Barber • Ives
escher string quartet
BIS 2360
1 CD/SACD stereo/surround • 74min • 2019
10.10.2021
Künstlerische Qualität:
Klangqualität:
Gesamteindruck:
Das US-amerikanische Escher String Quartet stellt, nach seiner russischen Greatest-Hits-CD mit slawischen Quartetten (Dvořáks Amerikanisches, Tschaikowskys Nr. 1 und Borodins Nr. 2), nunmehr ein Programm mit international besonders renommierten US-Komponisten vor: das einzige Quartett von Samuel Barber und die zwei Quartette von Charles Ives zuzüglich zweier Beigaben: des ursprünglichen, viel längeren und durchaus gelungenen Finales zum Barber-Quartett und des verrückt anarchistischen Scherzos ,Holding Your Own’ von Ives.
Vorausgeschickt sei, dass die Kombination von Barber mit Ives reichlich absurd ist, und es dürfte kaum etwas geben, was so wenig innere Verwandtschaft wie Barbers wunderbar innig fließendes Adagio und die exzentrischen Tonsatz-Eskapaden von Ives.
Das Originalfinale ist die Sache wert
In Barbers Quartett fällt mir leider im ersten Satz (und dem daran anknüpfenden attacca-Finale zum Adagio auf, dass die Tempi nicht klar empfunden sind und sich daher auch nicht eindeutig kommunizieren, dass oftmals Notenwerte willkürlich verkürzt sind oder eben nur wirklich am Notenbeginn ein klares Bewusstsein über die Tonbildung vorhanden ist, und überhaupt kein Bewusstsein für eine übergeordnet zusammenhängende Gestaltung der teils scharf kontrastierenden Abschnitte besteht. Nicht einmal im berühmten Adagio, dem Herzstück des Ganzen, ist die Gestaltung bezwingend, auch wenn die Bewältigung der kraftvoll zu ziehenden langen Töne durchaus technisch beeindruckend ist. Erfreulich ist jedoch, dass das exzellente ursprüngliche Finale hier auf hohem technischen Niveau eingespielt ist. Alleine dieses Finale auf solchem Niveau hören zu können, ist die Anschaffung der CD wert.

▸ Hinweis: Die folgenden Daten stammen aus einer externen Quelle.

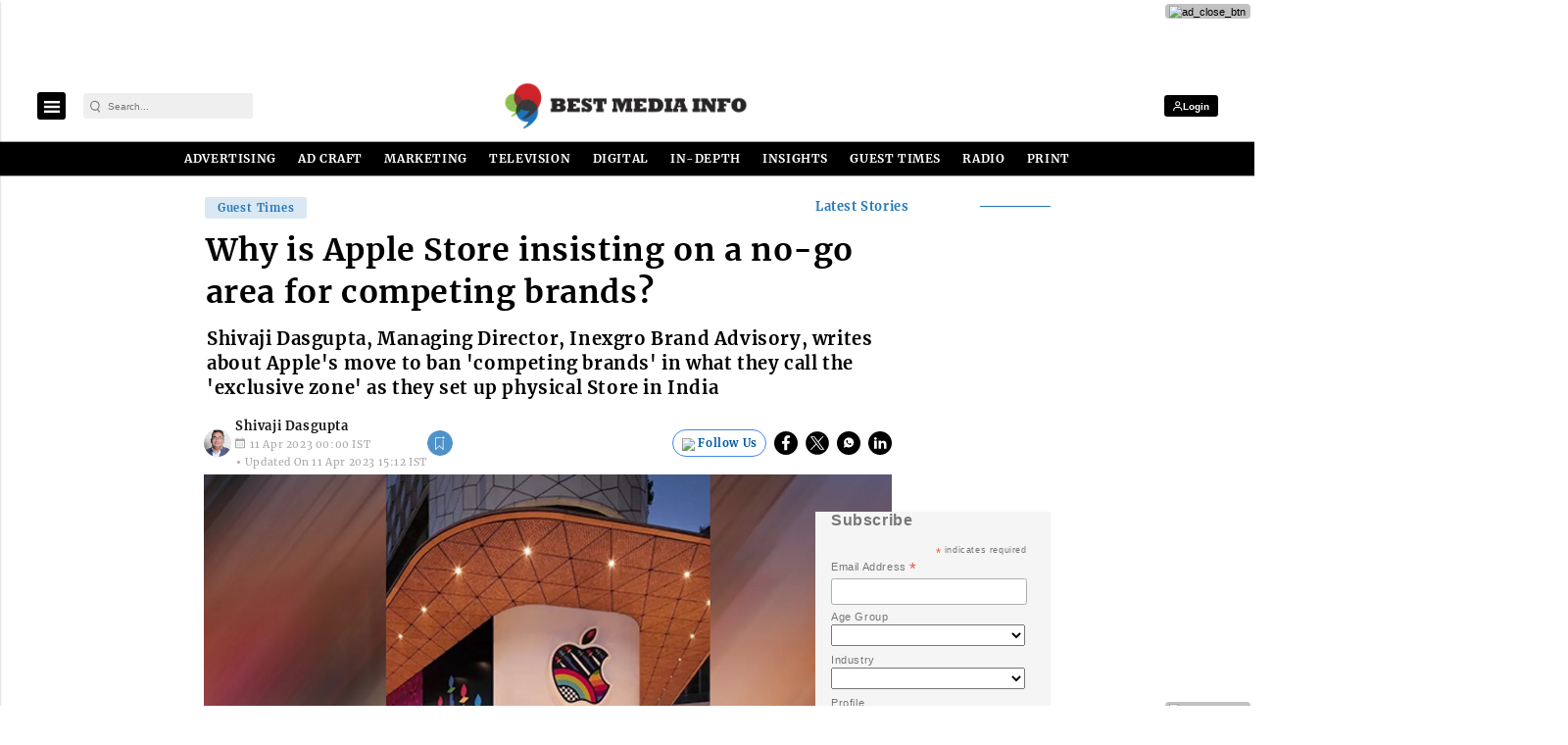

--- FILE ---
content_type: text/html; charset=utf-8
request_url: https://www.google.com/recaptcha/api2/aframe
body_size: -84
content:
<!DOCTYPE HTML><html><head><meta http-equiv="content-type" content="text/html; charset=UTF-8"></head><body><script nonce="zHPxku_AQyVXhGdsKtIeBQ">/** Anti-fraud and anti-abuse applications only. See google.com/recaptcha */ try{var clients={'sodar':'https://pagead2.googlesyndication.com/pagead/sodar?'};window.addEventListener("message",function(a){try{if(a.source===window.parent){var b=JSON.parse(a.data);var c=clients[b['id']];if(c){var d=document.createElement('img');d.src=c+b['params']+'&rc='+(localStorage.getItem("rc::a")?sessionStorage.getItem("rc::b"):"");window.document.body.appendChild(d);sessionStorage.setItem("rc::e",parseInt(sessionStorage.getItem("rc::e")||0)+1);localStorage.setItem("rc::h",'1769031794687');}}}catch(b){}});window.parent.postMessage("_grecaptcha_ready", "*");}catch(b){}</script></body></html>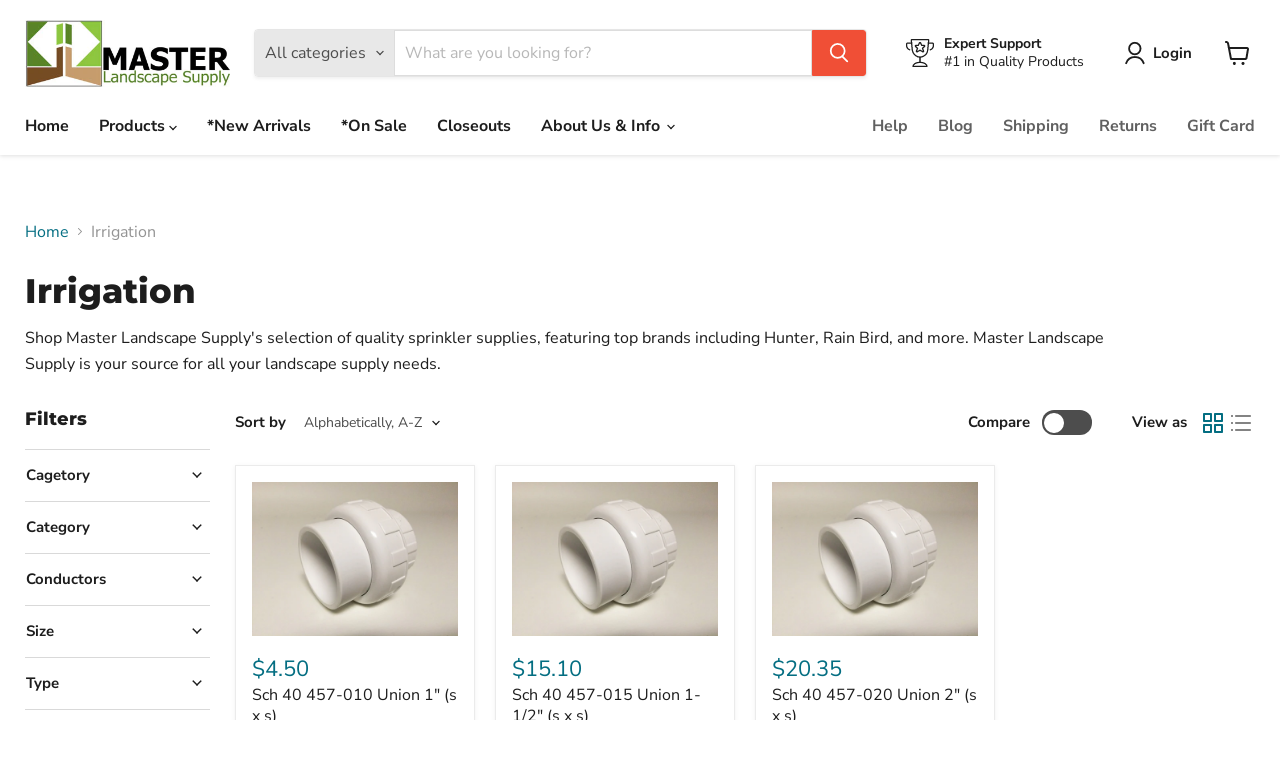

--- FILE ---
content_type: text/html; charset=utf-8
request_url: https://masterlandscapesupply.com/collections/irrigation/category_filtration?_=1769029706792&section_id=ajax-product-count
body_size: -866
content:
<div id="shopify-section-ajax-product-count" class="shopify-section"><template data-data>
  {
    "product_count": 29
  }
</template>
</div>

--- FILE ---
content_type: text/html; charset=utf-8
request_url: https://masterlandscapesupply.com/collections/irrigation/type_union?_=1769029706929&section_id=ajax-product-count
body_size: -875
content:
<div id="shopify-section-ajax-product-count" class="shopify-section"><template data-data>
  {
    "product_count": 3
  }
</template>
</div>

Wacklige, unscharfe Auslegung
Bei Ives spielt das Organische an und für sich eine viel untergeordnetere Rolle. Aber auch hier herrscht viel Verwirrung bezüglich der Auslegung der Tempi, und Anweisungen wie Abstufungen von Allegro, Andante oder Adagio werden recht beliebig verstanden. Es wird insgesamt sozusagen sehr viel auf der Oberfläche interpretiert und wenig aus dem Erleben des Tonsatzes heraus verstanden. Das erste Quartett bleibt im unverbundenen Changieren zwischen geradezu trivial simpler Tonalität und harschen Brüchen mit der Tradition ein problematisch zu verstehendes Werk, dessen erfindungsreiche Eigenwilligkeit unbestreitbar ist. Doch die echt avantgardistischen Werke, also das zweite Quartett und das kurze Scherzo, sind weit origineller und kohärenter im Ausdruck, soweit sich so etwas überhaupt davon sagen lässt. Ein großes Problem vor allem im zweiten Quartett ist die weitgehende Ermangelung dynamischer Angaben, und auch ist nicht nur die Auslegung der Tempi sehr wacklig und unscharf geraten, sondern immer wieder nicht genau ersichtlich, wie Ives das überhaupt meint. Erfreulich ist hingegen, dass alles so sauber gespielt ist, auch wenn der Rhythmus meist zwischen akademischer Steifheit und willkürlichen Rubati oszilliert, anstatt durchgehend ‚grooven‘ zu können – aber wer kann das schon?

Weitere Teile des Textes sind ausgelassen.